On view through Sunday, May 25th
The Invisible Enemy Should Not Exist (2007 to present) unfolds as an intricate narrative about the artifacts stolen from the Iraq Museum, Baghdad, in the aftermath of the US invasion of April 2003; the current status of their whereabouts; and the series of events surrounding the invasion, the plundering, and related protagonists. The centerpiece of the project is an ongoing series of sculptures that represent an attempt to reconstruct looted and stolen archaeological artifacts.
The reconstructions in Rakowitz’s work are made from the packaging of Middle Eastern foodstuffs and local Arabic newspapers, moments of cultural visibility found in cities across the United States. The objects were created using the Oriental Institute of the University of Chicago’s 2003 “Lost Treasures of Iraq” database as a resource, as well as information posted on Interpol’s website.
The reconstructions, including some new artworks, are displayed opposite the ancient statues from the Oriental Institute’s collection, which were part of a formal division with the Iraq Museum in the 1930s. Reunited yet still divided, the reconstructed statues and their original counterparts stand face-to-face in this installation. This abridged version of The Invisible Enemy Should Not Exist follows its display as part of “The Way of the Shovel: Art as Archaeology” at the Museum of Contemporary Art, Chicago.
Michael Rakowitz (b. 1973, New York) is an artist based in Chicago. His work has appeared at dOCUMENTA (13), P.S.1, MoMA, MassMOCA, Castello di Rivoli, the 16th Biennale of Sydney, the 10th Istanbul Biennial, Sharjah Biennial 8, Tirana Biennale, National Design Triennial at the Cooper-Hewitt, and Transmediale 05. Solo exhibits include: Lombard Freid Projects in New York, Alberto Peola Arte Contemporanea in Torino, and Stadtturmgalerie/Kunstraum Innsbruck. His public project, Return, was presented by Creative Time in New York in 2006. His work features in major private and public collections including the Museum of Modern Art, New York; Neue Galerie, Kassel, Germany; Smart Museum of Art, Chicago; Van Abbemuseum, Endhoven, Netherlands; The British Museum; Kabul National Museum, Afghanistan; and UNESCO, Paris.

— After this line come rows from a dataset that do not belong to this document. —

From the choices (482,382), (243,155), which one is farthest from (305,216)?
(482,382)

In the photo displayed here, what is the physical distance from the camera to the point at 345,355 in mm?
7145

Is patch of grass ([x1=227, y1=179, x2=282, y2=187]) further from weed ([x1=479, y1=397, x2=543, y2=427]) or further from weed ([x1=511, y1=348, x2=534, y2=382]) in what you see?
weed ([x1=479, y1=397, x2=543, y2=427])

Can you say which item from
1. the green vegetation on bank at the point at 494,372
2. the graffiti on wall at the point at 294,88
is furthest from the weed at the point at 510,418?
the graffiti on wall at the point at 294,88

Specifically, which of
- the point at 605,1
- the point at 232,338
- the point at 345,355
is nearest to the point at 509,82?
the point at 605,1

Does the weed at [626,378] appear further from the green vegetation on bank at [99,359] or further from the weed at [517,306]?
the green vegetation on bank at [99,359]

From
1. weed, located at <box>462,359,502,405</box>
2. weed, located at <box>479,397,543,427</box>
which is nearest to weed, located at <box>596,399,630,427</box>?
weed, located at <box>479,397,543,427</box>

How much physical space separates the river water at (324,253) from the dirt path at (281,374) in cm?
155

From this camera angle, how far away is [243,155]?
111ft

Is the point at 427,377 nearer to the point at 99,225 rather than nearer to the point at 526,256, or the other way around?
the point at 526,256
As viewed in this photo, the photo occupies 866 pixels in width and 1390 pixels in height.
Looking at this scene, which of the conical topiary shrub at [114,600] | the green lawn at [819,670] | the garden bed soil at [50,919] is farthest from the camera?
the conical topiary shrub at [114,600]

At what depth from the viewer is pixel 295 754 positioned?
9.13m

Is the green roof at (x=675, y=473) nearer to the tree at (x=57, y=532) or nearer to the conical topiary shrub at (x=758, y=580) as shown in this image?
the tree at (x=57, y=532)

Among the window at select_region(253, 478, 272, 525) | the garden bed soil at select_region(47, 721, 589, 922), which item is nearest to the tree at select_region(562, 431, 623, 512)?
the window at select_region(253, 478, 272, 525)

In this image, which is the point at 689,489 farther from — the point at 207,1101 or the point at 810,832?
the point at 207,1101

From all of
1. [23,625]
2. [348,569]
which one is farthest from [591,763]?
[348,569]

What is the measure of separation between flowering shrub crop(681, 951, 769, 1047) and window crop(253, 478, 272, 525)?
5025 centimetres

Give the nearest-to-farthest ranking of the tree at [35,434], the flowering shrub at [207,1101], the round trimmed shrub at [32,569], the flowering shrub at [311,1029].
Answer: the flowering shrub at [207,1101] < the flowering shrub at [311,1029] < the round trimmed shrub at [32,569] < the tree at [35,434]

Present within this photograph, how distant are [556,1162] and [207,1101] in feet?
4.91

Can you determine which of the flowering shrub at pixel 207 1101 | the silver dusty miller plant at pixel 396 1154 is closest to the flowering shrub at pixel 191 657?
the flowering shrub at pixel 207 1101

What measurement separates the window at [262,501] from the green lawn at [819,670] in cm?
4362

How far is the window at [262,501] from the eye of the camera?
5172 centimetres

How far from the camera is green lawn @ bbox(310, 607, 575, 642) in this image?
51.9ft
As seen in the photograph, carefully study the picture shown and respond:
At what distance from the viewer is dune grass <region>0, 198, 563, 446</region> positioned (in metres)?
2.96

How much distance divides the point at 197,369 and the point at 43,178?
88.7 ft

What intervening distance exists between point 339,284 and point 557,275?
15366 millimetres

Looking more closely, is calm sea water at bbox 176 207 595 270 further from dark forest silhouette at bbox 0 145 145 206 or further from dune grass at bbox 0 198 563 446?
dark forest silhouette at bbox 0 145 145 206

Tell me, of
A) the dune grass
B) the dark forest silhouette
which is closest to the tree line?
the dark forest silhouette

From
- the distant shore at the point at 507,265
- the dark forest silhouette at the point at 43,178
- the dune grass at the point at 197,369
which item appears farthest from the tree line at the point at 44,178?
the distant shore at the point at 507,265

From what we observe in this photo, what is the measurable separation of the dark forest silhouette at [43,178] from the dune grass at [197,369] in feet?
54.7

His solo exhibition, The worst condition is to pass under a sword which is not one’s own, was on view at Tate Modern in London in 2010. A new commission for SALT in Istanbul premiered in November 2011. Rakowitz was commissioned by Creative Time in 2011 for his project, Spoils, a culinary intervention at New York City’s Park Avenue restaurant that invited diners to eat off of plates looted from Saddam Hussein’s palaces. The project culminated in the repatriation of the former Iraqi President’s flatware to the Republic of Iraq at the behest of current Prime Minister Nuri Al Maliki on December 15, 2011—the date Coalition Forces left Iraq. In 2012, his Enemy Kitchen food truck served Iraqi food to Chicago’s hungry public, served by veterans of the Iraq War working under Iraqi refugee chefs, and will soon return to the streets. Another recent project, The Breakup, was first presented by Al Ma’mal Foundation for Contemporary Art in Jerusalem in October 2010, and was exhibited at Rhona Hoffman Gallery in Chicago in 2014. Rakowitz is Professor of Art Theory and Practice at Northwestern University.